=== Task to complete ===
Return each line exactly as written. Begin with the first line of the entries and end with the line that has "young present: 10%".

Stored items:
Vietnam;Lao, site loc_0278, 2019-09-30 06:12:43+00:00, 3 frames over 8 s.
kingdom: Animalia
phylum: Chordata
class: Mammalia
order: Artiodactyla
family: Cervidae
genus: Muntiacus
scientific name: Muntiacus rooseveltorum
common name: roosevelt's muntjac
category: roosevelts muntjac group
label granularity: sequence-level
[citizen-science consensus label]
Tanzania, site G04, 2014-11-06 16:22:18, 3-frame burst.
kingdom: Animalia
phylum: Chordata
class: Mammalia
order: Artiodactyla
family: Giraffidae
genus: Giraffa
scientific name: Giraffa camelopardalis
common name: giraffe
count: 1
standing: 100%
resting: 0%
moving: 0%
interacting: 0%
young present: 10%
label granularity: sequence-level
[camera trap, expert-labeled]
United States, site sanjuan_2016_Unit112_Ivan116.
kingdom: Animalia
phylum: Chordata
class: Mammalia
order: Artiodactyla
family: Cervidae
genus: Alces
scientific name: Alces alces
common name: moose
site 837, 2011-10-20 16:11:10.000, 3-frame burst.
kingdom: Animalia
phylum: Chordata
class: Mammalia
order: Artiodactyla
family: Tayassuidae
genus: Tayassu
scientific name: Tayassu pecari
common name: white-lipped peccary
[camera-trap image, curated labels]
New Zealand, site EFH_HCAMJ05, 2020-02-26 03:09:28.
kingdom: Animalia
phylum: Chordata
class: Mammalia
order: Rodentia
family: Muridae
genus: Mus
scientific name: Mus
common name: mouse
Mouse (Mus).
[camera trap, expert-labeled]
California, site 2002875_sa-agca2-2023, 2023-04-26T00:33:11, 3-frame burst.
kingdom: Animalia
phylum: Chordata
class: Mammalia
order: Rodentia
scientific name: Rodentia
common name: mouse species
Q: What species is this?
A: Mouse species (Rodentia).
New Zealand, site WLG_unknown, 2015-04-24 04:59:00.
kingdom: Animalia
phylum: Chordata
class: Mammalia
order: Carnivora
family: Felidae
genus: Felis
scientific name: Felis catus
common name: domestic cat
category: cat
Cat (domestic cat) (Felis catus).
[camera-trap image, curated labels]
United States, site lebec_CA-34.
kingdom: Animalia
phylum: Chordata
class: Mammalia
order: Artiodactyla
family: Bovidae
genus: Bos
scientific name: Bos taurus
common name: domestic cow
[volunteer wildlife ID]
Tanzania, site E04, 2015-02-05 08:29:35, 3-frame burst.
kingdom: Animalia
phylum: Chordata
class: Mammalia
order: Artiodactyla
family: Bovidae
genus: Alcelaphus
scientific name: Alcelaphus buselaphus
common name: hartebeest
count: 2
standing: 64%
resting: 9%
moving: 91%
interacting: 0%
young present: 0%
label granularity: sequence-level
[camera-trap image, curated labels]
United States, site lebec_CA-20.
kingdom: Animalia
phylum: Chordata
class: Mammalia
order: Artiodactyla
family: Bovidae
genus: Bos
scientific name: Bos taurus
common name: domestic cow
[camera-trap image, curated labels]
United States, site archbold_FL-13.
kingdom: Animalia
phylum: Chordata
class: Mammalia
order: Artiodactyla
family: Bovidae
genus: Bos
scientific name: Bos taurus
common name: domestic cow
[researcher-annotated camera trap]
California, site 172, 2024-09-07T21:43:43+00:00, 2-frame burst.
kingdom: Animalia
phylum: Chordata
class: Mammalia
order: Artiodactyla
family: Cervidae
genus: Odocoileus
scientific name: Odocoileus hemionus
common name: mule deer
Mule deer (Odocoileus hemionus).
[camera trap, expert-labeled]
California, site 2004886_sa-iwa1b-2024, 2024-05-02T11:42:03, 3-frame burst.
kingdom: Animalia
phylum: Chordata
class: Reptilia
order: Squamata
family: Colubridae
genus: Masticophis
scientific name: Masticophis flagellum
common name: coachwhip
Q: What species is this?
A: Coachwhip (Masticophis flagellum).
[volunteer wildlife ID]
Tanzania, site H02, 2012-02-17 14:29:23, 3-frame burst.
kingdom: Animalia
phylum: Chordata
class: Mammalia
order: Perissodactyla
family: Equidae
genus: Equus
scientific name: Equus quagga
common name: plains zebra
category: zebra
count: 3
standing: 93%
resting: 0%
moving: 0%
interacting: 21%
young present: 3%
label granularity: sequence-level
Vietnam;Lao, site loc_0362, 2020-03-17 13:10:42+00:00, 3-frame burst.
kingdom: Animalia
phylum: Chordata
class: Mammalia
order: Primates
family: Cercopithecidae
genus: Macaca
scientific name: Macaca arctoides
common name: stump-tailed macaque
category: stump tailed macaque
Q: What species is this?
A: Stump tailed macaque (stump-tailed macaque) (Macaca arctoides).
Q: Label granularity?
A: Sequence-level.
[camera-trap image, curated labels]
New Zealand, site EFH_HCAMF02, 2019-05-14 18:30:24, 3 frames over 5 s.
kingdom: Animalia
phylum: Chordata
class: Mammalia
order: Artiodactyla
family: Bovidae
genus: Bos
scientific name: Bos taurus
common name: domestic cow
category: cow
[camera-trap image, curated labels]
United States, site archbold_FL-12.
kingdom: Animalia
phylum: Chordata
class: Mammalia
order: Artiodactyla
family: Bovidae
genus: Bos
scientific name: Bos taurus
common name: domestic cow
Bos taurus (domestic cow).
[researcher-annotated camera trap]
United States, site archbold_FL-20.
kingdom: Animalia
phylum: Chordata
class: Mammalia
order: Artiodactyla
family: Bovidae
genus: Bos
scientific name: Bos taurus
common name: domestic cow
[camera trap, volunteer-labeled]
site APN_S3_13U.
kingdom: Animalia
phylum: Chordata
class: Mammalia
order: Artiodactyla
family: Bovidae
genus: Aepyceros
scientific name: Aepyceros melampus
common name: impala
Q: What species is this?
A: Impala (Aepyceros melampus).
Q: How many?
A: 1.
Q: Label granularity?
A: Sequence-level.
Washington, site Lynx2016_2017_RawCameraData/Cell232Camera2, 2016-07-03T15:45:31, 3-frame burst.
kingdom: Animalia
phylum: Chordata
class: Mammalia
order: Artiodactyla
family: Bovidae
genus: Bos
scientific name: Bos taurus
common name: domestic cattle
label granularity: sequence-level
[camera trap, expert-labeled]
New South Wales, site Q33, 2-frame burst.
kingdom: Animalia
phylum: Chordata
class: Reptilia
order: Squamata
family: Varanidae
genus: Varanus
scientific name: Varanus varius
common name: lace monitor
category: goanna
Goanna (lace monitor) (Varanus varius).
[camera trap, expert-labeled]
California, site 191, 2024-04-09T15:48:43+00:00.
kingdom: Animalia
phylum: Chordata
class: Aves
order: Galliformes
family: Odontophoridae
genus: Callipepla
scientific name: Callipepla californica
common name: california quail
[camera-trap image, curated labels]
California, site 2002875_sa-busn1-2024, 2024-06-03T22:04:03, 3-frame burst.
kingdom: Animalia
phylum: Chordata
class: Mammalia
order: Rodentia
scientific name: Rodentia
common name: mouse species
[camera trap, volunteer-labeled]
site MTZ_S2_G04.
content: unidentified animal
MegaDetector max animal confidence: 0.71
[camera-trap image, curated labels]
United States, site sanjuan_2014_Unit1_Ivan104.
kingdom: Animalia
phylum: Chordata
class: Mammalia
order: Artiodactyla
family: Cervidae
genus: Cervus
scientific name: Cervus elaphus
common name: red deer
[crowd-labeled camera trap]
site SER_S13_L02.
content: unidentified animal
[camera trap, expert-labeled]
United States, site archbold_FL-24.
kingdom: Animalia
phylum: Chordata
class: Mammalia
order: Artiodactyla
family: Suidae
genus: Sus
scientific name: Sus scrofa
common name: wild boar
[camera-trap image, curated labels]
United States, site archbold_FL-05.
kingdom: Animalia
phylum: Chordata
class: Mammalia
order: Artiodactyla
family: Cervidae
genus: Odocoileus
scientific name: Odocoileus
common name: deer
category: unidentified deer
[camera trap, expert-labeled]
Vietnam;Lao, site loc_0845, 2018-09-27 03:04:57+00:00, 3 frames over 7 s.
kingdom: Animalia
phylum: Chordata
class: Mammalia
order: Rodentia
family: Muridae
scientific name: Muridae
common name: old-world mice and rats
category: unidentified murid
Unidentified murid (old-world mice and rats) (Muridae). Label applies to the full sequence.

=== Answer to the exercise ===
Vietnam;Lao, site loc_0278, 2019-09-30 06:12:43+00:00, 3 frames over 8 s.
kingdom: Animalia
phylum: Chordata
class: Mammalia
order: Artiodactyla
family: Cervidae
genus: Muntiacus
scientific name: Muntiacus rooseveltorum
common name: roosevelt's muntjac
category: roosevelts muntjac group
label granularity: sequence-level
[citizen-science consensus label]
Tanzania, site G04, 2014-11-06 16:22:18, 3-frame burst.
kingdom: Animalia
phylum: Chordata
class: Mammalia
order: Artiodactyla
family: Giraffidae
genus: Giraffa
scientific name: Giraffa camelopardalis
common name: giraffe
count: 1
standing: 100%
resting: 0%
moving: 0%
interacting: 0%
young present: 10%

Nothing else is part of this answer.